Essa receita será calculada com base na arrecadação de ISS e na cota-parte do ICMS entre 2019 e 2026 — período que se tornou decisivo para o futuro financeiro dos municípios.

“Cada inconsistência não corrigida, cada valor não arrecadado dentro desse intervalo, impacta diretamente a capacidade de investimento do Município por décadas. Estamos falando de um efeito que se estende até 2077”, reforça Gelson.

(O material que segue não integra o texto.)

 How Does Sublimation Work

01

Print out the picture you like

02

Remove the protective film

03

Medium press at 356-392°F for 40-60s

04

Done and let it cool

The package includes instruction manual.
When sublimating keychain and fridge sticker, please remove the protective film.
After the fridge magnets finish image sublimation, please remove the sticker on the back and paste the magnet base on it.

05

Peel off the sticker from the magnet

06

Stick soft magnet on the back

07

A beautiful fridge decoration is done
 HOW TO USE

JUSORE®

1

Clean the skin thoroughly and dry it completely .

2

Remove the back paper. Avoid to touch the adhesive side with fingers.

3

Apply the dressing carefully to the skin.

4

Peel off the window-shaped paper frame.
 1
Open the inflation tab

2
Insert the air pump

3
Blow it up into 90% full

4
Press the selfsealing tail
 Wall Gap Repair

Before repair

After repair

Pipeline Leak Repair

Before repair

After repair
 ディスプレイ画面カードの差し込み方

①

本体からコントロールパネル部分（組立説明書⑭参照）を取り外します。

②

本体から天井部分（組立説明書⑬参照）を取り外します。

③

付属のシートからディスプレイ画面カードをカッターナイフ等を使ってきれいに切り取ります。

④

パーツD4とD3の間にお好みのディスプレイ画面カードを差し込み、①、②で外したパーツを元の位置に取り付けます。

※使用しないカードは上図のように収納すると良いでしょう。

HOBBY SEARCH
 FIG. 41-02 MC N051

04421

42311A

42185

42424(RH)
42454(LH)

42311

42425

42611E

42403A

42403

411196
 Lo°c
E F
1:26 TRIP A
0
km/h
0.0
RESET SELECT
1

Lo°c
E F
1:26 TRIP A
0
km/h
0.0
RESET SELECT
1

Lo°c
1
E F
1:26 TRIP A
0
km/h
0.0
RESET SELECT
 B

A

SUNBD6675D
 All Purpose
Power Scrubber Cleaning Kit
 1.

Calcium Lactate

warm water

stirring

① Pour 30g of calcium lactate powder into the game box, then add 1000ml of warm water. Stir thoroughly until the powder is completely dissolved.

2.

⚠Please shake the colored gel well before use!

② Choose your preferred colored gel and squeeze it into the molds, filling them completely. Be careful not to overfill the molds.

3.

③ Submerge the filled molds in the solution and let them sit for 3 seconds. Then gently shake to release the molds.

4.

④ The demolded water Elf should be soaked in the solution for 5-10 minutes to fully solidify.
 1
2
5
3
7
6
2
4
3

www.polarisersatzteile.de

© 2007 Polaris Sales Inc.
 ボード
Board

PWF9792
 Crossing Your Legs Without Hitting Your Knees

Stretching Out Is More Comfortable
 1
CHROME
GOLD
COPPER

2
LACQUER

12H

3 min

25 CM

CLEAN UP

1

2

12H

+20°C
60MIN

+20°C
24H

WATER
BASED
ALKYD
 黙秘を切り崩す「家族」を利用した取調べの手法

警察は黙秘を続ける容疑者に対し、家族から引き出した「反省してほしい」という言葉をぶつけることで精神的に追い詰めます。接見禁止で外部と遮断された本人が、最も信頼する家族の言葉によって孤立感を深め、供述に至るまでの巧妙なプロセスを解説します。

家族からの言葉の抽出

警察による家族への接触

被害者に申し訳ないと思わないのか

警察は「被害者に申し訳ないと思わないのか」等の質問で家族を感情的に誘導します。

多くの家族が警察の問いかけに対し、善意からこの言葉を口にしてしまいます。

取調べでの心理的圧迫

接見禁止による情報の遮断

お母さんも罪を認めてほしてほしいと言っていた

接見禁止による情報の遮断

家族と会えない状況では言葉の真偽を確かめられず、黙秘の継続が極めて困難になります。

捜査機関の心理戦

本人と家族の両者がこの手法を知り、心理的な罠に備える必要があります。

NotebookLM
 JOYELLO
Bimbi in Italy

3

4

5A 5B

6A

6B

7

Sustentabilidade fiscal como política pública

A estratégia adotada por Sorriso vai além da arrecadação imediata. Trata-se da construção de uma política de sustentabilidade fiscal, baseada em três pilares:

Qualidade dos dados fiscais

Uso intensivo de tecnologia

Conformidade e regularização dos contribuintes

“Garantir arrecadação eficiente hoje é garantir serviços públicos amanhã. A sustentabilidade fiscal começa com organização, tecnologia e responsabilidade compartilhada”, destacou, à época, o secretário Tedy.

Transição da Reforma Tributária: o que muda

2026: fase de adaptação operacional

2027: início da cobrança da CBS em substituição so PIS/Cofins

2029 a 2032: transição do IBS, com substituição progressiva do ICMS e ISS

2033: IBS plenamente implementado

2029 a 2077: período de transição federativa, com distribuição híbrida (coeficiente + destino)

Ao longo dessa transição, o peso da arrecadação histórica será gradualmente reduzido, mas continuará relevante por décadas.